■ Problems:
A – Rewrite every line of the listing below as a numbered list, dropping any blank lines.
B – Write the next part of the passage below about praying honestly, picking up after its last sentence.

■ Excerpted passage:
○ ○ ○ ○ ○ ○ ○

And so I felt free to shake-off my typical prayer over a serious situation and felt clarity on how to let the words start coming out of my mouth instead of just keeping them in my heart and fluffing up what comes out of my mouth so it sounds better.

So, instead of a typical “Lord I pray your will would be done” and not really meaning that because I mean so much more, I started to speak freely and honestly. Like I said earlier, sometimes even though I expect ‘real talk’ from others, I’m not as quick to be honest with myself before God about what I think about things – I put on a private show of good-intentions and “what you’re supposed to say” before God (you know, all the “churchy” things like: it’s all in your hands, your will be done, God’s got this, you have the power to do anything, etc). I have so much to learn in my prayer life, but this was a defining moment in my last week. After listening to God nudge me to be honest with him, I got painfully honest. It was messy, but genuine.

“God, I want you to heal this baby. I do. I can’t lie about that, I can’t act like it’d be nice if you heal her but I understand if you don’t, I want to be clear here I’m pleading for you to heal her, and if you don’t – it might take me time to understand that, but I will love you and trust you but I’m not understanding of your ways always, and so I’m just being honest: I want her to live a long life. I want her mom and dad not to hurt. I want her to become best friends with her brother. I want our kids to grow up knowing each other. I know that if any set of my friends would proclaim her healing for the rest of their lives, it would and will be Melissa and Toby, so don’t you see why this would be completely plausible that you choose to heal her?

○ ○ ○ ○ ○ ○ ○

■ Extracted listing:
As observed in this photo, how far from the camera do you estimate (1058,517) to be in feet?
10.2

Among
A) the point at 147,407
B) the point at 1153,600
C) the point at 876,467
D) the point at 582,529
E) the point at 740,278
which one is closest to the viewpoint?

○ ○ ○ ○ ○ ○ ○

■ Task-by-task answers:
A –
1. As observed in this photo, how far from the camera do you estimate (1058,517) to be in feet?
2. 10.2
3. Among
4. A) the point at 147,407
5. B) the point at 1153,600
6. C) the point at 876,467
7. D) the point at 582,529
8. E) the point at 740,278
9. which one is closest to the viewpoint?

B –
So my heart is totally raw here and I am feeling stupid saying some of this but I feel like this is what you’re asking for, so here it is.

And if you don’t heal her in the way that I’m expecting, I’m going to be sad. But really, I know you have loved me in dark places and so I know you will be there for the shadows of my inability to understand, and I pray that you would be felt fully in what dark days come ahead for my friends, because I know you will be there – for anyone that needs you in the low places, so while I want you to heal her, I’m going to accept whatever the outcome is because I’m actually being honest here – and you haven’t called me to fix everything and everyone and make everything better, or to proclaim that that’s the type of God you are, I know that our full healing and understanding are not on this earth, but you ask that I come before you and be honest, so I’m doing that in hopes that I might understand what it is to be still before you, and be moved in your presence – despite the outcome. And I feel like if I wasn’t honest and just said the things I’ve grown accustomed to saying then I would look back on regret, but I just want to make the record clear here: I’m petitioning you for something I’ve never asked for, and so this is me doing all I can do, because what more can I do than pray? And not with hopes that you’ll answer my prayer because it makes sense to me to – but that you would continue to lead me to be honest with you and rely on you when I know that life may not look like what I expect it to look like and cause me to see prayer as not just something additional to do when hoping to help someone, but as vital and truly the only thing I can do.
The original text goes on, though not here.